I really enjoyed talking to this colleague, and I really like his sarcastic, no-nonsense wife, so I had a hard time digesting this sudden revival of orientalist claptrap. He’s lived in China for a decade, and he claims to suffer from being pinpointed as “one of those Americans” stealing Chinese women. Poor him?
Well, he’s in the Philippines now (where Asian female-ophiles go for retirement). And I’m left pondering.
My friend calls his own relationship “unconventional,” but, in the spirit of Asian American patriarchs (Frank Chin, Shawn Wong, etc.) I want to call him a “fake queer.” The very sound of “fake queer” is offensive to the ear, and that’s part of the point. A “fake queer” relationship is not “normative,” but is also so eye-rollingly typical and indifferent (or complicit) to heteronormative cultures that it would make anyone cringe to name it “queer.”
Fake queer desires are kind of like “reverse racism,” in that they sound “queer” if only we lived in an ideal society deprived of any real context/history. The “white American male seeking an Asian female” relationship is one of these.
Take this craigslist post for example.
This Christmas-color-wearing hunk has left the same ad in Hong Kong, Vietnam, and god knows where else. His “nickname” is “RRRR (pronounced like a growl).”
He is seeking:
Wish list: soft body and spirit, unconventional, strong mind and character; free thinker yet likes her man in charge and to protect her; height/weight proportionate; no large tattoos or piercings exc. ears; EXTREMELY feminine and intelligent; LOVES classical music (knows, for example, the difference between Haydn & Ravel; doesn’t think Beethoven’s a large dog and Bach’s the sound he makes when chasing cats); arts & sciences, politics, literature, nature; incurably curious.
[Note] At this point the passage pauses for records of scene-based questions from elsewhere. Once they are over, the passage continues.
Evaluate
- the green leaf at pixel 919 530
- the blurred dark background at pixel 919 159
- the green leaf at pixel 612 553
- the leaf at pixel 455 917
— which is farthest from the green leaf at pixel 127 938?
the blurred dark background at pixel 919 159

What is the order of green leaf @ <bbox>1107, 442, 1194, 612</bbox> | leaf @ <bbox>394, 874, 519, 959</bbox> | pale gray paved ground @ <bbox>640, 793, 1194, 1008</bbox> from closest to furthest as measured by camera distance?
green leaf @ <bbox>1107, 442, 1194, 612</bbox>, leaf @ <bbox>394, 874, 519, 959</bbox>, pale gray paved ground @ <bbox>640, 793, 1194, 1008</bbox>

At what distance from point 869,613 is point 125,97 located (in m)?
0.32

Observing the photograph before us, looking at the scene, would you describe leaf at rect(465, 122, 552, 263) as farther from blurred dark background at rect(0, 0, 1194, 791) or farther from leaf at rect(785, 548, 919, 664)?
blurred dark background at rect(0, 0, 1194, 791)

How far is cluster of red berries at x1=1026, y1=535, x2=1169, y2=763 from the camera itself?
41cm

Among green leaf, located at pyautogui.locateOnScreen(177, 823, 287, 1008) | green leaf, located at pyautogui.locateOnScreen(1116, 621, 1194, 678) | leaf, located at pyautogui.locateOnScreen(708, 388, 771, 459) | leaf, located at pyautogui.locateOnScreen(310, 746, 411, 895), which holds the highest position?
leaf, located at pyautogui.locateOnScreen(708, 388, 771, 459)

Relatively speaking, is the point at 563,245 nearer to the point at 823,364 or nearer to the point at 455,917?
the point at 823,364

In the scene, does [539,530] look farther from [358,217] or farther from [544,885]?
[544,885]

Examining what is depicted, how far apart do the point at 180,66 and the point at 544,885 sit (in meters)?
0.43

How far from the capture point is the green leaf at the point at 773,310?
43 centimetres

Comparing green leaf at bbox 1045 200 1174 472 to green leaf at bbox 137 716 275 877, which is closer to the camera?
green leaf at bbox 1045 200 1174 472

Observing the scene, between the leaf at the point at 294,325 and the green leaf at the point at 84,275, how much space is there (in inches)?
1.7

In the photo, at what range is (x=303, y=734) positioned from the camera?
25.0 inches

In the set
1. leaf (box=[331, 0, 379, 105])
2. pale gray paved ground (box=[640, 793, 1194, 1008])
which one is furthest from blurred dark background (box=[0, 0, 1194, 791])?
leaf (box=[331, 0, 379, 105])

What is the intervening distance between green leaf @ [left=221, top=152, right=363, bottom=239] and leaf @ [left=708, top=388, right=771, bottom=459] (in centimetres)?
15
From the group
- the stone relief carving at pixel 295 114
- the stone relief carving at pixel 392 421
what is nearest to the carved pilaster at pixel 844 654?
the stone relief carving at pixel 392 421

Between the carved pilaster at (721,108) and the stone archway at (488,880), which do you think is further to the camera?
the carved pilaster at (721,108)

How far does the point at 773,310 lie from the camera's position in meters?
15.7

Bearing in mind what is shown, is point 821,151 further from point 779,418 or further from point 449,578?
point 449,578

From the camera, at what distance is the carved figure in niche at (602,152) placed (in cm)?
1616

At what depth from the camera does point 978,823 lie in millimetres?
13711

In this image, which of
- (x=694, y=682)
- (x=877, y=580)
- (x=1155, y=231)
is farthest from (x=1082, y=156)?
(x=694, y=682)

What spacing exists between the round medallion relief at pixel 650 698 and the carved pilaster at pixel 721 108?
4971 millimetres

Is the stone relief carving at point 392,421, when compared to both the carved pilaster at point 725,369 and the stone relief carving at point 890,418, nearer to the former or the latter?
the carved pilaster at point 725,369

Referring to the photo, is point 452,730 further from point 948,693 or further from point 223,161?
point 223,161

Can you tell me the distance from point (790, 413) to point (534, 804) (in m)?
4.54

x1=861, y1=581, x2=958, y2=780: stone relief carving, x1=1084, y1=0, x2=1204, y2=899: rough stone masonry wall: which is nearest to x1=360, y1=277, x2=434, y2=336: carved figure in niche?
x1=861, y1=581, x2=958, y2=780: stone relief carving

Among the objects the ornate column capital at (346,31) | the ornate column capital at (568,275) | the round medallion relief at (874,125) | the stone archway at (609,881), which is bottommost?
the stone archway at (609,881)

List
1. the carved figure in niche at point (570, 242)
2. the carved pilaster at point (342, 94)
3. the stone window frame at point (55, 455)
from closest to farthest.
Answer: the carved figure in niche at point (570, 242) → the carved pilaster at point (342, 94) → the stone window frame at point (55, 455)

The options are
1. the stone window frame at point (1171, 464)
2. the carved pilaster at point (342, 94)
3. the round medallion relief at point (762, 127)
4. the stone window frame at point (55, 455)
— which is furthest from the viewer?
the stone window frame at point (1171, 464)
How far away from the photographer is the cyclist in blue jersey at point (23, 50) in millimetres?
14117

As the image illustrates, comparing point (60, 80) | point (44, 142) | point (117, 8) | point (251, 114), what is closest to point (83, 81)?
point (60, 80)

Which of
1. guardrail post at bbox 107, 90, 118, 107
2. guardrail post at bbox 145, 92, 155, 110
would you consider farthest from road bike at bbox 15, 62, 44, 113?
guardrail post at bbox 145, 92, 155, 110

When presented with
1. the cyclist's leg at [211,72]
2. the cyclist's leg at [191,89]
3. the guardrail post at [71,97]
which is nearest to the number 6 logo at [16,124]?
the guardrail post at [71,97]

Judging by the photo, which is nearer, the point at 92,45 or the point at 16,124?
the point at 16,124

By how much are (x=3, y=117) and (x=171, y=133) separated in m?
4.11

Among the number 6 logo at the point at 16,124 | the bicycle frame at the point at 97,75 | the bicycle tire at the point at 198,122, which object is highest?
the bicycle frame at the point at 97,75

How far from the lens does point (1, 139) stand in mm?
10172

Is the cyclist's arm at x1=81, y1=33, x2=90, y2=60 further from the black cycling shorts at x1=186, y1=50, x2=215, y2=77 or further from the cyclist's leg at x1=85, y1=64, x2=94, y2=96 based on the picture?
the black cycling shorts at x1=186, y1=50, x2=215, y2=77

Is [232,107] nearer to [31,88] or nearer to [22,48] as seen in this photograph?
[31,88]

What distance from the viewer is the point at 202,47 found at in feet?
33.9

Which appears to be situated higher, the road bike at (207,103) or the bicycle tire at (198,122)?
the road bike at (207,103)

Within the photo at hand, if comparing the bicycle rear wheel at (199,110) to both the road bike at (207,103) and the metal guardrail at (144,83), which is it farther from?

I suspect that the ad may be fake or exaggerated, but then again, in Asia it’s a pretty typical style of flirtation. I call men like “RRRR” fake queer. Not only does he seek out an Asian female who will adjust to his personality traits, his language, and his country, but he sees himself as a rebel for it. Riddled throughout the ad are efforts to find a woman just as “weird” and “nonconformist.”
On a more sympathetic note, his love for the Asian stereotype could be termed a fetish (and, remarkably, queer). As RRRR writes, “I’ll open your door, carry all heavy stuff, be strong for you, and protect you.” It sounds like something a good honest person, comfortable with her sexuality, has whispered in my own ear. Indeed, the whole ad could be read as a call for a dom-sub fetish one-night stand. He says: “I’ve fulfilled all my sexual fantasies, and want to keep fulfilling them with someone I love, and who loves me.”
There are times when reading his ridiculous, unconscious orientalism that I couldn’t help but insert sex-positive yawps: “I favor gender fairness, but I’m sick of being treated like the enemy by bitchy American women [oh yeah, I’m such a dirty dog]. Why do you think so many American men look overseas for wives? I won’t apologize for being [such a] masculine [big bad boy!]. American feminists tell men to get in touch with their “feminine sides,” but I only do that to give it a firm spanking like the dirty little slut that it is [no commentary needed].”
How do these men go on in their (out of the bedroom) fetish stereotypes, and call themselves “unconventional,” “nonconformist” or “stereotyped”? Fakes, all of them.